At the almost symbolic price of $1.42With notebook in hand, Xiomara buys what the state allocates to her a month in the shop near her home: seven kilos of rice, half a liter of oil, seven eggs, three kilos of beans, six kilos of chicken and a pack of coffee.
“I buy what they give me and I always eat chicken,” she says as she cooks, upset because she doesn’t like that little bird.
How much is needed
Cuban economist Omar Everleny Pérez concludes in an analysis that a pair requires about $113 a month buy food for a month, including what they sell in foreign exchange stores.
Additionally, that same couple needs $233 to cover transportation, clothing, recreation, utilities, and the Internet.
Xiomara stopped drinking milk because a kilo of powdered milk costs 14 dollars in the small private shops that began to swarm in Havana after the government authorized SMEs (small and medium-sized enterprises) in 2021 that now also sell imported products.
Free market practices have deepened on the island thanks to the opening up to the private sector, promoted by Raúl Castro during his tenure (2008-2018).
On the island of 11.1 million inhabitants and where the average salary is $33one part of the population receives remittances and another, smaller group, bonds or other profits in state-owned companies.
Omar Everleny Pérez explained that families receiving remittances have higher incomes when they exchange their currencies for Cuban pesos.
The self-employed can also have a higher income. “I kind of support my kids with my small business,” said Armando Rodríguez, a 52-year-old independent bread seller.

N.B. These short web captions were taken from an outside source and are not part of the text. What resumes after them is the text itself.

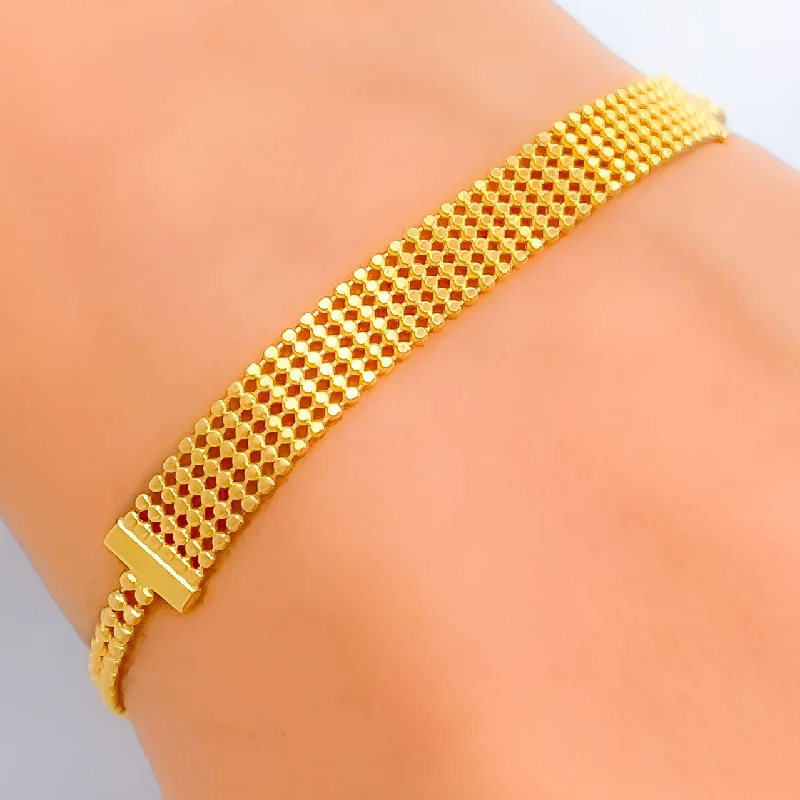 Ladies thick bangles-Lovely Shimmering 22K Gold Bracelet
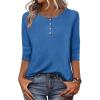 Zeagoo 3/4 Length Sleeve Women Tops Crew Neck Blouses Dressy Casual Summer T Shirts Loose Fit Business Work Clothes(Sky Blue)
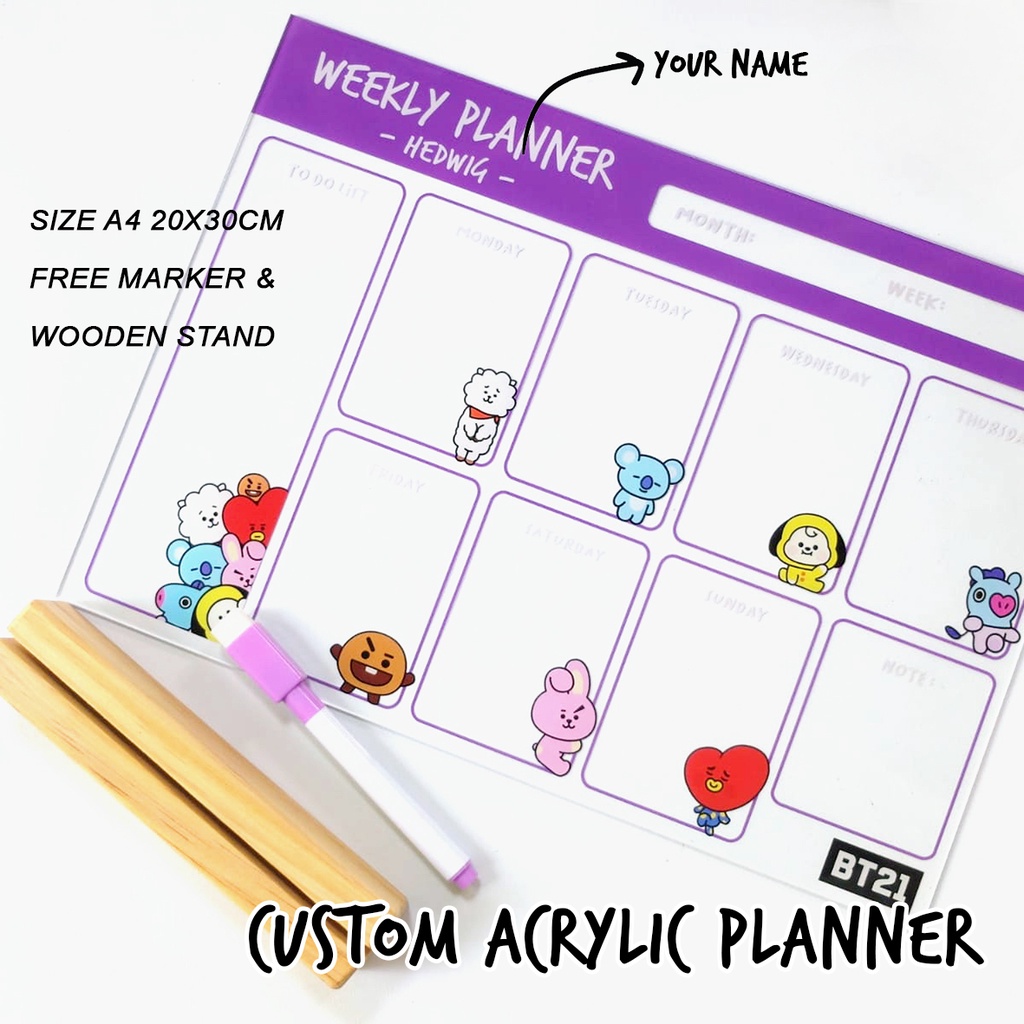 Weekly Planner Jadwal Sekolah papan tulis custom souvenir ulang tahun merchandise akrilik whiteboard School Timetable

He believes he would need $400 to support his familybut sometimes you get half of it.
“What worries me is that the world has become more unequal for Cubans,” said Everleny Pérez.
The country is experiencing the worst economic crisis in three decades due to the tightening of the US embargo and the effects of the pandemic.
Inflation “How much has it gone up? I don’t know, but I know it’s strong, strong,” Xiomara exclaimed when she heard that rarely heard word in the past.
“Before (2021) there was no CPI” (Consumer Price Index) in Cuba, Pavel Vidal explained, but based on information generated with GDP “it can be said to be the “highest inflation” recorded in the islandeven above the crisis of the so-called Special Period of the 90s.
AFP agency
Source: Clarin
Mary Ortiz is a seasoned journalist with a passion for world events. As a writer for News Rebeat, she brings a fresh perspective to the latest global happenings and provides in-depth coverage that offers a deeper understanding of the world around us.